Please provide the following information when requesting support.
Workstation
Hardware - GPU (GeForce RTX 2070)
Hardware - CPU
Operating System - Win 10
Riva Version 2.14.0
TLT Version (if relevant)
- I am trying to modify the script from the ngc catalog - foundation models Nemotron-3-8B no streaming.
- sending the output through a local riva tts server to audio 2 face
– I can see that i’m able to send the file to the riva tts server
– I am trying to figure out how i can play the audio through my speakers. Not working at the moment
– I am trying to figure out how i can then send this to Audio 2 Face Streaming player that i have set up. I don’t need to connect any head or mesh for now. I just need the audio to go through in to Audio 2 face. I’m having a hard time finding any reference for this.
Nemotron script
import requests
invoke_url = "https://api.nvcf.nvidia.com/v2/nvcf/pexec/functions/0c60f14d-46cb-465e-b994-227e1c3d5047"
fetch_url_format = "https://api.nvcf.nvidia.com/v2/nvcf/pexec/status/"
headers = {
"Authorization": "Bearer $API_KEY_REQUIRED_IF_EXECUTING_OUTSIDE_NGC",
"Accept": "application/json",
}
payload = {
"messages": [
{
"content": "The Apollo 11 mission was the first mission to land humans on the moon. The mission was launched on July 16, 1969, and Neil Armstrong and Buzz Aldrin became the first humans to walk on the moon on July 20, 1969.",
"role": "context"

▸ Work instructions
1. Which GPU does the forum post list for the workstation?
2. Reproduce everything in the forum post from "Please provide the" down to "Version (if relevant)".

▸ Items listed in a dataset

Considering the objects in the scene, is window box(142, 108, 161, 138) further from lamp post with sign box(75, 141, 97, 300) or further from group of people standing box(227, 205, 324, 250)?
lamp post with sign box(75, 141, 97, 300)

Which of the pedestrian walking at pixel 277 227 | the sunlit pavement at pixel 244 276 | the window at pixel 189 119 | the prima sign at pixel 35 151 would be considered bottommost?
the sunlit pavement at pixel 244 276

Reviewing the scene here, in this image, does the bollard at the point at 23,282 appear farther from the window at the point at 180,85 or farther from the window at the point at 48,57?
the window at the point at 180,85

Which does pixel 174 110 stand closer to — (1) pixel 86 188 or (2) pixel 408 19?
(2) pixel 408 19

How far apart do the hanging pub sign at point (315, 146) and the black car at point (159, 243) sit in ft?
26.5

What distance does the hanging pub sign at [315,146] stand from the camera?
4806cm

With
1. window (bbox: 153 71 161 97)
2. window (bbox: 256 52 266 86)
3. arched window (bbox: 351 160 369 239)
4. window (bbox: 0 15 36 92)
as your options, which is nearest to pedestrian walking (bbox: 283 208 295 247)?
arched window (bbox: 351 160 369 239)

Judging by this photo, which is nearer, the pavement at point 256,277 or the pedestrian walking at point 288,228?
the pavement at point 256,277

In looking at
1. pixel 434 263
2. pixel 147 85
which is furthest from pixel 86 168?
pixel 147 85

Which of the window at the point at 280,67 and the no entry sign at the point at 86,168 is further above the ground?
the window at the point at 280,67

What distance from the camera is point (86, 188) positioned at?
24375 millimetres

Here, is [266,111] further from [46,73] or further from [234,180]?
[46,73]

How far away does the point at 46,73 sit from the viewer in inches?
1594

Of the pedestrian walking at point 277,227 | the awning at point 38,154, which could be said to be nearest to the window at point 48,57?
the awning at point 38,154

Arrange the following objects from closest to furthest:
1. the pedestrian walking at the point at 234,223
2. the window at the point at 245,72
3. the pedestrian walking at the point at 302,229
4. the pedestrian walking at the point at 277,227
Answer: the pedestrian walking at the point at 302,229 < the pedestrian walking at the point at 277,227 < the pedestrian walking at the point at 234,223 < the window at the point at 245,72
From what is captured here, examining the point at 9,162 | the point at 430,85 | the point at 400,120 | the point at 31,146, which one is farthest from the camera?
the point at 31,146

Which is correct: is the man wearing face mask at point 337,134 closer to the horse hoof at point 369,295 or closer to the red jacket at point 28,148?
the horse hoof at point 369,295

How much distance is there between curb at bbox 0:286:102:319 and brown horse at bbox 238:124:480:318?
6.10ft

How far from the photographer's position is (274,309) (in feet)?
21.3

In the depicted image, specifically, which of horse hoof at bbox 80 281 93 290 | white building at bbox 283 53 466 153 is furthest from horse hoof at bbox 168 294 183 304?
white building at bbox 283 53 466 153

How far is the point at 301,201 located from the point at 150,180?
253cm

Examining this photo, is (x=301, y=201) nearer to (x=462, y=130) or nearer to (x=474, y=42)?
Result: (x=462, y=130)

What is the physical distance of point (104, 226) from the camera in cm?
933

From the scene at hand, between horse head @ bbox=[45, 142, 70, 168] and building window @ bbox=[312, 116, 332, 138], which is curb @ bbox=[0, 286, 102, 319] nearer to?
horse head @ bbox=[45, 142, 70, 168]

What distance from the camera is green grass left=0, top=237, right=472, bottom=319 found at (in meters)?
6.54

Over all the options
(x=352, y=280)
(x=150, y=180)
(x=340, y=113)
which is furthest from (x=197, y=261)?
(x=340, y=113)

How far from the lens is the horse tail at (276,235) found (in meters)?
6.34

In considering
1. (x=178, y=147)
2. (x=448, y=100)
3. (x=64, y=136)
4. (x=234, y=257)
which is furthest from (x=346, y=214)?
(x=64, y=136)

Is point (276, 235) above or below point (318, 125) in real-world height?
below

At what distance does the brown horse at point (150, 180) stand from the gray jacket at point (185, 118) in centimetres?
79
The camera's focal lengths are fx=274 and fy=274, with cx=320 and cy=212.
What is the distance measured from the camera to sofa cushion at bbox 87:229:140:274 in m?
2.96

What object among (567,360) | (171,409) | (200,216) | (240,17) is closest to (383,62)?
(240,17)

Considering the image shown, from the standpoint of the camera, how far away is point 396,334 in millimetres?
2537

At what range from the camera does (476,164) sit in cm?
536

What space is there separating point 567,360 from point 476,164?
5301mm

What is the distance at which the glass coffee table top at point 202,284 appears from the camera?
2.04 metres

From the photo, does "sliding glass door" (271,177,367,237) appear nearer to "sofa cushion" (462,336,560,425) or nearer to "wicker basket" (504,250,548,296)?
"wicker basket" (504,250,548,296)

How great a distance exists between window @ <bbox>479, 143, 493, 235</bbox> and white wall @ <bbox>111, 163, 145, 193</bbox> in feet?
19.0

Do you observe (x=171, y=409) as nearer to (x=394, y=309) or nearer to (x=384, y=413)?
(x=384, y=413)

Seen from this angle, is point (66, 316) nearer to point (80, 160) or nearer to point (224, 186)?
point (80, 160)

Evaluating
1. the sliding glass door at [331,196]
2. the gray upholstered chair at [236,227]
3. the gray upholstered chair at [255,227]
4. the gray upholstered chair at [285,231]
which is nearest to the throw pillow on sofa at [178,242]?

▸ Results for the exercise
1. GeForce RTX 2070

2.
Please provide the following information when requesting support.
Workstation
Hardware - GPU (GeForce RTX 2070)
Hardware - CPU
Operating System - Win 10
Riva Version 2.14.0
TLT Version (if relevant)